= TEXTO DE ORIGEM =

***

IMA vai notificar Porto de Maceió para que explique descarte irregular no mar

Técnicos também foram vistoriar a área após denúncia publicada pela Gazetaweb

Após reportagem publicada pela Gazetaweb que mostra o flagrante em vídeo de caminhões-tanque supostamente descartando substâncias tóxicas e inflamáveis diretamente no mar, na área do Porto de Maceió, técnicos do Instituto do Meio Ambiente (IMA) vistoriaram a área denunciada. A equipe também vai notificar o órgão federal, nesta quarta-feira (21), para que relate o fato.
A assessoria de comunicação do IMA em Alagoas informou que os técnicos foram ao Porto, no fim da tarde dessa terça-feira (20), com a intenção de constatar a denúncia encaminhada ao portal. Com a maré muito alta, a coleta de uma amostra da água no trecho apresentado nas imagens gravadas não foi possível. Se o descarte irregular realmente aconteceu, a força das ondas fez com que os produtos se dissipassem.
Ainda conforme o órgão ambiental, a notificação ao Porto de Maceió será enviada para que seja apresentado um relatório circunstanciado dos efluentes encontrados na área. Um prazo também será estipulado para que o documento seja encaminhado.

***

= DADOS ARMAZENADOS =
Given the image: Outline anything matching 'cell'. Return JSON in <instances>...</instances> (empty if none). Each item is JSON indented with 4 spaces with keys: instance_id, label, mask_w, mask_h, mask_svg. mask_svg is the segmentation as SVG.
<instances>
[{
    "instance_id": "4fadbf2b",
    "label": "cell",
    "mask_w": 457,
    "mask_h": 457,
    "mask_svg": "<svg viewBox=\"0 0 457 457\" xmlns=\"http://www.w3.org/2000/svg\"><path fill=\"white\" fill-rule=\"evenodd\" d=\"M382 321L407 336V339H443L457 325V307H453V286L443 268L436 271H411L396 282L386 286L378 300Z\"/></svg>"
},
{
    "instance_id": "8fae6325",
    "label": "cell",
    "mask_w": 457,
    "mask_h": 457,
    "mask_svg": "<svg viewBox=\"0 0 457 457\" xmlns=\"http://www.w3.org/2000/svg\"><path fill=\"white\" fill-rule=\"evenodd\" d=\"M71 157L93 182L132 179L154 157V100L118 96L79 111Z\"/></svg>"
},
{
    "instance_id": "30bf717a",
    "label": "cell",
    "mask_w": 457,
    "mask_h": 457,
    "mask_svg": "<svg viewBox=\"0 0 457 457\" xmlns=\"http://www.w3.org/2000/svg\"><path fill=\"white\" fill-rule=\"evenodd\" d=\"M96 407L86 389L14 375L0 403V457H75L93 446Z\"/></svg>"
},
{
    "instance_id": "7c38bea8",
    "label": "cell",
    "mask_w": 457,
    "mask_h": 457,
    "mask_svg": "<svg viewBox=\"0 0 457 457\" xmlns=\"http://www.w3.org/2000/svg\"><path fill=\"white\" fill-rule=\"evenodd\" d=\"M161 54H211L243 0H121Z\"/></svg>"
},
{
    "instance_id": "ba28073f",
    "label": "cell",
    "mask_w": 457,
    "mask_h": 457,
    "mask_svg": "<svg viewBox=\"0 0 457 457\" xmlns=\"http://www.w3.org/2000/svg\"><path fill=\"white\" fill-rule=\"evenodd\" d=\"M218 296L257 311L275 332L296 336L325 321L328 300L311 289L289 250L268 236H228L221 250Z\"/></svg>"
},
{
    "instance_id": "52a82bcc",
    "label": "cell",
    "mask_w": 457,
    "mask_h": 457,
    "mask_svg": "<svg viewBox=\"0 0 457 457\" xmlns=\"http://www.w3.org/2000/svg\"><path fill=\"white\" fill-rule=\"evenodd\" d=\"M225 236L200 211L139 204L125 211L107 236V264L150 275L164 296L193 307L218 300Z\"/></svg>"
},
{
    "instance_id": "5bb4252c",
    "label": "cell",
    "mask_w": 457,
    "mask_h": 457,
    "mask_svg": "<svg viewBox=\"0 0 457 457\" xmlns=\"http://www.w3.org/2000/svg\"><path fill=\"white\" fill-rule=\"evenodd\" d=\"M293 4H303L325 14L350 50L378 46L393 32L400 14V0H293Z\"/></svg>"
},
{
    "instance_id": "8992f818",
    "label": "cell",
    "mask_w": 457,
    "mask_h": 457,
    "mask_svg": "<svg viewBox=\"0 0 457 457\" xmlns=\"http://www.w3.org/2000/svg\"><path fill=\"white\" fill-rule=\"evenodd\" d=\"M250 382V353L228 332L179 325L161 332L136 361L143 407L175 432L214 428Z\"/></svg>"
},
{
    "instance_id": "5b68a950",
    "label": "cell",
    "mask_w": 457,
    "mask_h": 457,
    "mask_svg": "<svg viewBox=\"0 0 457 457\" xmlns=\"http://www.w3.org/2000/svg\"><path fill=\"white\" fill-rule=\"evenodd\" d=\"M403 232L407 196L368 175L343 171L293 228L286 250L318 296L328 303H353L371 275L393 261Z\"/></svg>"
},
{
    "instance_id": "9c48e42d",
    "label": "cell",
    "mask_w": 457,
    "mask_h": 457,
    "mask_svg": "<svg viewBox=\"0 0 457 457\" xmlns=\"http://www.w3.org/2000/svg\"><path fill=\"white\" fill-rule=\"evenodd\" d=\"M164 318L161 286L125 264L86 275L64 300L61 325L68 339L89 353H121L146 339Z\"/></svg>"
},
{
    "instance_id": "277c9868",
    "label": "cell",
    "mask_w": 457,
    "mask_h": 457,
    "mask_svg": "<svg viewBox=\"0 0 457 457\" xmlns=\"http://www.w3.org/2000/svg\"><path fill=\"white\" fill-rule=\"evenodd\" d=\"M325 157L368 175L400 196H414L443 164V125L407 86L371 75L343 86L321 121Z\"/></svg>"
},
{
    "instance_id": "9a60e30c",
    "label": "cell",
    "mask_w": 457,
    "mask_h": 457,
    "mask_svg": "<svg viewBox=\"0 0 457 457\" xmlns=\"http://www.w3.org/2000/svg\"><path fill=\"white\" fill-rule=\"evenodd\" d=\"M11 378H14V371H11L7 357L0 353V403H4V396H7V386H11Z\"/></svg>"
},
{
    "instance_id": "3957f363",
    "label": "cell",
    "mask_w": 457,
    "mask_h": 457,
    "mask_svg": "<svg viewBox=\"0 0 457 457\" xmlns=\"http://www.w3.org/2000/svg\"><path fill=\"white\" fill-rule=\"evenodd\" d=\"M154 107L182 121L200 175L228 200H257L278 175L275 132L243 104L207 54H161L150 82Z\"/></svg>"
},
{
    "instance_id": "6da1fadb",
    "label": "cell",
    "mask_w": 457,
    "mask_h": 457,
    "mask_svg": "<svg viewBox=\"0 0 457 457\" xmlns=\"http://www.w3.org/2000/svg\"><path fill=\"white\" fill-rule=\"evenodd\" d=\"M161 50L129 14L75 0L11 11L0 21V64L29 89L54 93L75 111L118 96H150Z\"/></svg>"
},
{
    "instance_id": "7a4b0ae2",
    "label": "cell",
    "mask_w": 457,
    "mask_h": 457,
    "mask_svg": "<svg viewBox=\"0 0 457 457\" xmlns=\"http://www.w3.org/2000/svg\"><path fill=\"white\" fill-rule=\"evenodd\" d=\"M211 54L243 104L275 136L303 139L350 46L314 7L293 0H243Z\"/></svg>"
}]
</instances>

***

= DETALHES DA TAREFA =
Liste todas as organizações citadas pelo nome na notícia sobre o descarte irregular no Porto de Maceió.

= RESPOSTA ESPERADA =
- Gazetaweb
- Instituto do Meio Ambiente (IMA)
- Porto de Maceió